The rule will retain EPA emissions limits for large boilers and incinerators used at refineries, chemical plants and other industrial sites, but said they will be more tightly targeted.
The boiler and incinerator rules "will achieve extensive public health protections by slashing toxic air pollution, including mercury and particle pollution, while at the same addressing feedback provided by industry and labor groups, increasing the rule’s flexibility and dramatically reducing costs," EPA said in a statement.
The agency said the rules will prevent up to 8,100 premature deaths, 5,100 heart attacks and 52,000 asthma attacks annually by 2015.
EPA amended both rules in response to petitions for reconsideration filed by industry and environmental groups. It was also under a deadline set last December by the U.S. Court of Appeals for the District of Columbia, which remanded parts of the original cement plant rule back to EPA for further work.

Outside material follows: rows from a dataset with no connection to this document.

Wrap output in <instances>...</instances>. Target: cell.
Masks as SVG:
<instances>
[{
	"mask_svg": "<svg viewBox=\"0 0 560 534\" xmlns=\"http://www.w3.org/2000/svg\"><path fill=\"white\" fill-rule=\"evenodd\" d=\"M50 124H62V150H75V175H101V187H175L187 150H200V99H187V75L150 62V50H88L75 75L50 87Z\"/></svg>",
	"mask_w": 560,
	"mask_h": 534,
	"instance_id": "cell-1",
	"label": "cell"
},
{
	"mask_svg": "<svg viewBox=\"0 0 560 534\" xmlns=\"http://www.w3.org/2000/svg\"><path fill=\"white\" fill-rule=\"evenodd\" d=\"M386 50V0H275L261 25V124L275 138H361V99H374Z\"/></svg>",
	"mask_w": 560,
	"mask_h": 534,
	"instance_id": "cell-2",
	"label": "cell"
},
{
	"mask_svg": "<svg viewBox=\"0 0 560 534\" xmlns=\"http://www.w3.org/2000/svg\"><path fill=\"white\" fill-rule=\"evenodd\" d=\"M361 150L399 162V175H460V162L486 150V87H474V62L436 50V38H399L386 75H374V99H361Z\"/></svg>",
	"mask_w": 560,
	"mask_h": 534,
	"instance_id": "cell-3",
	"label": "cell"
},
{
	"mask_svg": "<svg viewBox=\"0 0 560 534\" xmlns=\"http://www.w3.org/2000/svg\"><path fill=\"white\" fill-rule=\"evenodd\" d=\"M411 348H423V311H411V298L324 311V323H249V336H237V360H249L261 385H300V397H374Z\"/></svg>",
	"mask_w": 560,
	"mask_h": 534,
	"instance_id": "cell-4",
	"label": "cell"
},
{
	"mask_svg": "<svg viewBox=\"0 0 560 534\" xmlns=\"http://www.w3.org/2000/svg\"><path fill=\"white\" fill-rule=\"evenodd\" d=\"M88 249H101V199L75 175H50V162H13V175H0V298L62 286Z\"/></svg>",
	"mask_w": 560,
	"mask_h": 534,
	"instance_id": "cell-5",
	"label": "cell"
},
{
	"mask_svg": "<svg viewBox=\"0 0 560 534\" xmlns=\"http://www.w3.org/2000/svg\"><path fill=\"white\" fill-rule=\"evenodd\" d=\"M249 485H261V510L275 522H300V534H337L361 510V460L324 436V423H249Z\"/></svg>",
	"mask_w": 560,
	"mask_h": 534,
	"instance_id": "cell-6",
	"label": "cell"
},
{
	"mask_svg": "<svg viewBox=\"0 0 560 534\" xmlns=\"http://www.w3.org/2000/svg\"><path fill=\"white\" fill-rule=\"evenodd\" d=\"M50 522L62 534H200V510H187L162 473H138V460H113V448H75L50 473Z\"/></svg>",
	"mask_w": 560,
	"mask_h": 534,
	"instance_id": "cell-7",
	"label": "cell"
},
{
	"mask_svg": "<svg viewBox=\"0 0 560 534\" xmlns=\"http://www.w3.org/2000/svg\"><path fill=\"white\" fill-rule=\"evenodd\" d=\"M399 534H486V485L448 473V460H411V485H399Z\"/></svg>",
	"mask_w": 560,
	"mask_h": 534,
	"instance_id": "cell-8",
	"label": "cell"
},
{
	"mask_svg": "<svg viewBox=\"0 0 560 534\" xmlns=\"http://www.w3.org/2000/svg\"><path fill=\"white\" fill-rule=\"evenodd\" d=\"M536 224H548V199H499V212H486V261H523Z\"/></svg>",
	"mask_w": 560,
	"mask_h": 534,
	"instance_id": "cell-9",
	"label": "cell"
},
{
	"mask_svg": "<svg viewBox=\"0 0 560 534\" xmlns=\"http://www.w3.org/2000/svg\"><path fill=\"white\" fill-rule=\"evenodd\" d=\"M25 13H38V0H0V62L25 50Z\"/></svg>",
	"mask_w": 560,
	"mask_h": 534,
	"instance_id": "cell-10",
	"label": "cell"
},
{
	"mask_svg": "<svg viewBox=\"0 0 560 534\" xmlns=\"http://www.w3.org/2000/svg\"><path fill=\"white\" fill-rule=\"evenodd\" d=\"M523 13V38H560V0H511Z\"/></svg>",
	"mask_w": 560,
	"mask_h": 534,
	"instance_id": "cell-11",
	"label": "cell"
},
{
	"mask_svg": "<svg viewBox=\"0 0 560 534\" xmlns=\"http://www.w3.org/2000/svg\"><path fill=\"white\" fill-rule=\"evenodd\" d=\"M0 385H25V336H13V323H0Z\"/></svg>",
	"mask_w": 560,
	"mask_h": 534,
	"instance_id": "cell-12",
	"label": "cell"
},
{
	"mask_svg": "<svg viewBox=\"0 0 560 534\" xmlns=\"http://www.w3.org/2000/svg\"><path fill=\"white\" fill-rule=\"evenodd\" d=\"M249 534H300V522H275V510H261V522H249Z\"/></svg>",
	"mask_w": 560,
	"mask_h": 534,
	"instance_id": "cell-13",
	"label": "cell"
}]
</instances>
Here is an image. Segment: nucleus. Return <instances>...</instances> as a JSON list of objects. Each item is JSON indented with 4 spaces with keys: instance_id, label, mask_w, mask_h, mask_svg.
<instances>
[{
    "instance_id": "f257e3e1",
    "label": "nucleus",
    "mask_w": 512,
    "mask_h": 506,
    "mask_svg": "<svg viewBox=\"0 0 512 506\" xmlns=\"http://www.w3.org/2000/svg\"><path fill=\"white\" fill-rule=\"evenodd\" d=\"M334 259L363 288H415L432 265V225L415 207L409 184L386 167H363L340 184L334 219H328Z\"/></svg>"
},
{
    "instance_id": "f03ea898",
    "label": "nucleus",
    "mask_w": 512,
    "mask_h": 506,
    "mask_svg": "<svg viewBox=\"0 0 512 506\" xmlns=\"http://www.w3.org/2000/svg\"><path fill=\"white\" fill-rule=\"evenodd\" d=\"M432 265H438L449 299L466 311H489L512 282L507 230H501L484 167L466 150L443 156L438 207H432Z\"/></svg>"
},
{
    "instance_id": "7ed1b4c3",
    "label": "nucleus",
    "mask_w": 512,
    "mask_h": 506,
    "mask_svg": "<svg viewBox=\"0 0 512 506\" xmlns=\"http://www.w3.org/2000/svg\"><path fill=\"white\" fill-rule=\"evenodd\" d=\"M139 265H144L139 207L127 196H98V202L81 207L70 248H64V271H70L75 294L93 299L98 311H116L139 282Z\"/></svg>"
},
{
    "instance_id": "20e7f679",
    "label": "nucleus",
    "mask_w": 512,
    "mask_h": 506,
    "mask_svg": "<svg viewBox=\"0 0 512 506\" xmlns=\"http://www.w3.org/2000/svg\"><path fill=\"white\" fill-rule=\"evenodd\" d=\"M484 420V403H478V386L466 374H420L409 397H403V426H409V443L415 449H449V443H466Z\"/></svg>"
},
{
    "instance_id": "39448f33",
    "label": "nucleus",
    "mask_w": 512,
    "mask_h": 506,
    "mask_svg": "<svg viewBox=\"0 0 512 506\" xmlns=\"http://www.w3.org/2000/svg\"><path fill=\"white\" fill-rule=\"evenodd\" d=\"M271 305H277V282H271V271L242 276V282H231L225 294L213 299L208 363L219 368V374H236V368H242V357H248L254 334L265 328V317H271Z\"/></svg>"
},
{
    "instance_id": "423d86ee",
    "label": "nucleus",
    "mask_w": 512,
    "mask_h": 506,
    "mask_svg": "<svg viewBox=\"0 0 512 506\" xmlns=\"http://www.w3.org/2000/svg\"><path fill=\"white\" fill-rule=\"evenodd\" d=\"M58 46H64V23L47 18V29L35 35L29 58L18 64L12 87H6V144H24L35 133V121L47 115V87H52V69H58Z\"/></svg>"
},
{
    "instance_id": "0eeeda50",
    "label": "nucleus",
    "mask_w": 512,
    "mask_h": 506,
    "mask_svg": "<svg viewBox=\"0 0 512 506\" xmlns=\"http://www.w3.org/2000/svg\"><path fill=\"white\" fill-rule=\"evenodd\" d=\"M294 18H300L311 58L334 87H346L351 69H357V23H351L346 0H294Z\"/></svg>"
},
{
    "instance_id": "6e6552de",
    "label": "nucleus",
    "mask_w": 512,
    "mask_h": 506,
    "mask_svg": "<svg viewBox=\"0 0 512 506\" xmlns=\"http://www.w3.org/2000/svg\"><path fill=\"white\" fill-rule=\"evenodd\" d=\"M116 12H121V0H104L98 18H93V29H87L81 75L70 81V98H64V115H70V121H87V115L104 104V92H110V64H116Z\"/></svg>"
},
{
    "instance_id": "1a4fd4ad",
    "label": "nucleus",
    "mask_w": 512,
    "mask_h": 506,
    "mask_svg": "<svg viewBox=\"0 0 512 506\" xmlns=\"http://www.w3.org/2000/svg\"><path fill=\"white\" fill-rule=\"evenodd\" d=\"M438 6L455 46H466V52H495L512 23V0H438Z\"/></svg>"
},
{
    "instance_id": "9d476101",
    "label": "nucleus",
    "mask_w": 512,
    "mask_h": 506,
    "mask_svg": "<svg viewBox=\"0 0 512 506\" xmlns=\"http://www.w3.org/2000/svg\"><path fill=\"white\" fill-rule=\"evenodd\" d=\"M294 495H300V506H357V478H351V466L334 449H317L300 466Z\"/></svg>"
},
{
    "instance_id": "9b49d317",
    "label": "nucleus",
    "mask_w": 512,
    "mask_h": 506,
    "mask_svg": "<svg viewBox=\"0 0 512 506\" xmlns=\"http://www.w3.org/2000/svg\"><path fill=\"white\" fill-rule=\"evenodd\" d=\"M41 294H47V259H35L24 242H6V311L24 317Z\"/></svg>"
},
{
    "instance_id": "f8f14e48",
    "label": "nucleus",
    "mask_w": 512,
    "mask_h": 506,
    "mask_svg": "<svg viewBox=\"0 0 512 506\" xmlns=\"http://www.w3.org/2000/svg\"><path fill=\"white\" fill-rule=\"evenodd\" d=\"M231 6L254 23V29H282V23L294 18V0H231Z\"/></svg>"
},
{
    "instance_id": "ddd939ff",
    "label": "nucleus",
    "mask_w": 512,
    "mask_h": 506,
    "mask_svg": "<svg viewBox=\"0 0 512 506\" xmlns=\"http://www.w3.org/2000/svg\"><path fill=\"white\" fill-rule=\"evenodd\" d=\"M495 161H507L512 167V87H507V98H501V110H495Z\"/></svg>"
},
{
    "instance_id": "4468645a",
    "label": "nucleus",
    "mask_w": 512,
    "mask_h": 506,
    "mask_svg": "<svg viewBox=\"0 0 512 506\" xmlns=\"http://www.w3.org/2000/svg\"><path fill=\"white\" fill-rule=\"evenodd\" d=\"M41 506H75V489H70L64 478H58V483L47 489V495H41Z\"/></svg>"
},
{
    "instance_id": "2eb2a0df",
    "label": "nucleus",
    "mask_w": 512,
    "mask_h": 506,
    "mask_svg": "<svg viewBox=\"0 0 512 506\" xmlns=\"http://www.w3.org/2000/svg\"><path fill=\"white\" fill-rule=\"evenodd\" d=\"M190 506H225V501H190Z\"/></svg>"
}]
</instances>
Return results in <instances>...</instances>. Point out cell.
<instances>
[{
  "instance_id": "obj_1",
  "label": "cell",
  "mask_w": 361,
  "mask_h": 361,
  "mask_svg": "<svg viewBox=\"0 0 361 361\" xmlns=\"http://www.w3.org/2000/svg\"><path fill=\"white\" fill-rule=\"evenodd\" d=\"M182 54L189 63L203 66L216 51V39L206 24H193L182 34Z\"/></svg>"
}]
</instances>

The changes won qualified backing from the Council of Industrial Boiler Owners. Bob Bessette, president of the group, said EPA improved the ability of boiler owners to comply, but cautioned that costs could still be high. The EPA's original rule would have cost industry about $20 billion, and Bessette said its proposed changes earlier this year reduced that estimate only to $14 billion.
Portland Cement Association President Greg Scott gave a stronger endorsement of the changes to the cement rule. He said it struck the "right balance" in timetables and pollution limits, calling them realistic and achievable.
"PCA and EPA agreed that the revised standards and reset compliance period are essential to preserving jobs at domestic cement facilities, providing direct support for an American manufacturing industry that is critical to our nation’s infrastructure," he said.